La scorsa stagione Mauro Icardi segnò il primo dei suoi 29 gol in campionato proprio su rigore contro la Fiorentina. Era la prima giornata e poco dopo arrivò anche il secondo centro. Poco più di un anno dopo la storia si è ripetuta: Maurito va sul dischetto e sblocca lo zero a zero con freddezza e precisione. Con 5 giornate di ritardo, ma va bene così perché per un attaccante il difficile è aprire le danze e quando ciò non avviene a livello psicologico il trascorrere del tempo e della partite inizia a diventare fastidioso. Dubito che Icardi, con la personalità che ha, abbia sofferto più di tanto questo periodo di astinenza, mitigato (e in che modo!) dalla magia in Champions League. Ora anche in campionato la casella dello zero nei gol è stata eliminata e si può ripartire con ottimismo.
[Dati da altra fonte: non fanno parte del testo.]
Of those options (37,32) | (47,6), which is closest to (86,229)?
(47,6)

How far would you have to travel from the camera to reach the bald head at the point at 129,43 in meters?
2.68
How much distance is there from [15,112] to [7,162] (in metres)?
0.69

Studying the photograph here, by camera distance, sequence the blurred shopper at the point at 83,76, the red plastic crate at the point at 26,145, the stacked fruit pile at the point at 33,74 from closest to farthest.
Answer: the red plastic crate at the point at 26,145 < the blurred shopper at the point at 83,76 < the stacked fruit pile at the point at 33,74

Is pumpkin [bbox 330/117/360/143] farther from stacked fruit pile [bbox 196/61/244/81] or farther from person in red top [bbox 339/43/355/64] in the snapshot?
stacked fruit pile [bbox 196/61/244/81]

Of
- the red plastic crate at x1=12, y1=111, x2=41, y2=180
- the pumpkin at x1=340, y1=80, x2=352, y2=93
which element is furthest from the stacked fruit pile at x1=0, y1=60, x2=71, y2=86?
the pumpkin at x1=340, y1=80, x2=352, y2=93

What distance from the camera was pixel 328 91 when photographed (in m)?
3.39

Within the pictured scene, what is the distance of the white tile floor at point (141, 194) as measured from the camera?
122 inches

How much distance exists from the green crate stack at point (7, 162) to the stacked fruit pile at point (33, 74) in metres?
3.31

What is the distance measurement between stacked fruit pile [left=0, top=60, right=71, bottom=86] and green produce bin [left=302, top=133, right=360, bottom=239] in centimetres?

Icardi è un attaccante da statistiche, a questo punto pretendere da lui che svolga in altro tipo di lavoro in campo è chiaramente una perdita di tempo. Snaturare un giocatore che fa così bene la sua specialità sarebbe delittuoso, un po' come pretendere che un terzino diventi metodista. Certo, la storia del calcio racconta molte storie di profondi cambiamenti che hanno fatto la fortuna di alcuni calciatori. Ma non può essere il caso di Maurito. Contro la Fiorentina l'argentino si è visto che volte in modo efficace: dal dischetto e quando ha alimentato il triangolo chiuso brillantemente da D'Ambrosio. Due episodi chiave nei 90 minuti e passa di partita. Davvero ci si può lamentare? Finora, in campionato, il bomber di Rosario raramente è stato decisivo, al di là dell'assenza nella casella dei marcatori. E inevitabilmente, statistiche alla mano, gli è stata gettata la croce addosso dimenticando che di 5 partite lui ne ha giocate solo 3 e mezzo. Ieri sera, contro un avversario che gli ha sempre portato fortuna, è entrato in entrambe le reti nerazzurre. Facendo quello che gli riesce meglio: essere decisivo.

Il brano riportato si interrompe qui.